After hitting milestone psychological levels on Monday and Tuesday, the GBP/USD currency pair rocketed for six consecutive days. On Wednesday in European trading, the pair stayed above the 1.3250 figure, hitting its highest level since October. This jump is the first symptom of a much bigger trend—continued weakness in the US Dollar. Continuing concerns over the US-China trade war and EU-US trade negotiation standstill are pushing this change.
FX strategists noted that a new round of selling pressure on the US Dollar is providing help to the GBP currency pair. This new development changed that and raised their interest. Moreover, uncertainties on the fate of international trade agreements still hang heavily. This is leading investors to favour currencies which they consider to be more robust and less vulnerable to geopolitical risk.
The US-China trade conflict continues to weigh heavily on global markets. While there was a concerted effort to reach a mutually agreeable resolution, talks have stalled and that has left the trader community on high alert. All of this uncertainty has significantly rattled confidence in the US Dollar. As a result, billions of people are now looking for alternatives and new currencies such as the British Pound.
Optimism persisted on Monday, leading into Wednesday’s key US consumer data. Everyone is looking forward to the highly-anticipated speech by Federal Reserve Chair Jerome Powell. Each of these events will paint a different picture of the economic playing field. In doing so, they can signal potential future shifts in monetary policy that would, in turn, lift the Dollar. Analysts warn that any disappointing data or dovish-sounding comments from Powell could easily push GBP strength momentum firmly back into trend.

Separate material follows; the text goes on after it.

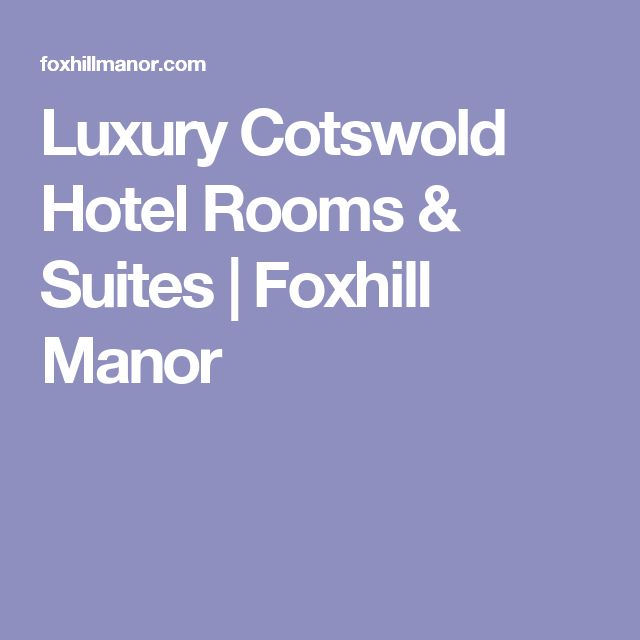 Luxury Cotswold Hotel Rooms & Suites | Foxhill Manor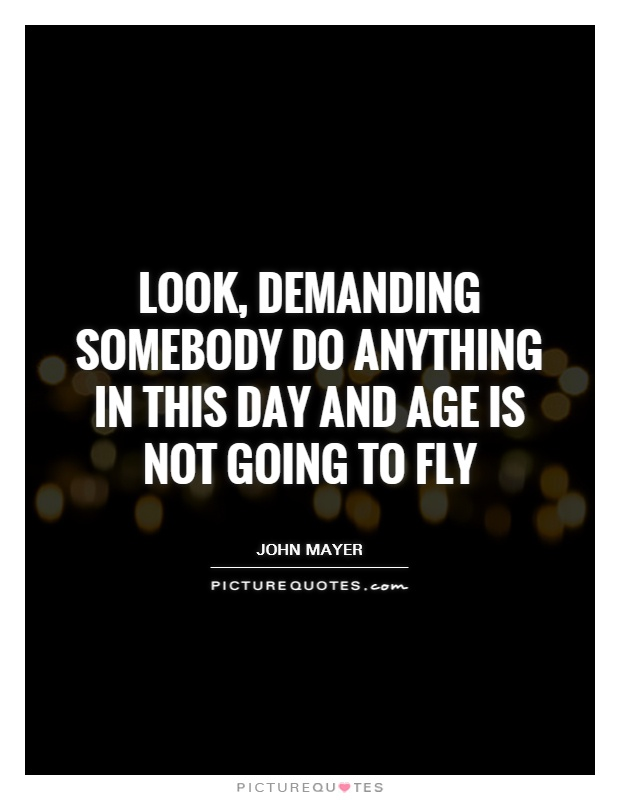 Look, demanding somebody do anything in this day and age is not going to fly Picture Quote #1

In another interesting twist of fate, the EUR/USD currency pair showed strong volatility on Wednesday. The duo was especially powerful, the cross trading over 1.1350 in European markets this morning. This strong upward movement demonstrates the Euro’s resilience, as it has largely benefited from the same forces that have helped the GBP/USD pair.
Factors influencing the Euro’s strength include ongoing economic data releases and market sentiment surrounding the European Central Bank’s monetary policy stance. A strong Euro and a softening Dollar are establishing heady waters for volatile currency pair swings. Traders are watching these developments closely.
Even with the strong momentum in both GBP/USD and EUR/USD, upside is capped as fears over the trade war continue to linger. The new geopolitical landscape, combined with other factors are creating the perfect storm for market volatility. As always, this will leave traders on the defensive, carefully hedging their positions against uncertainty.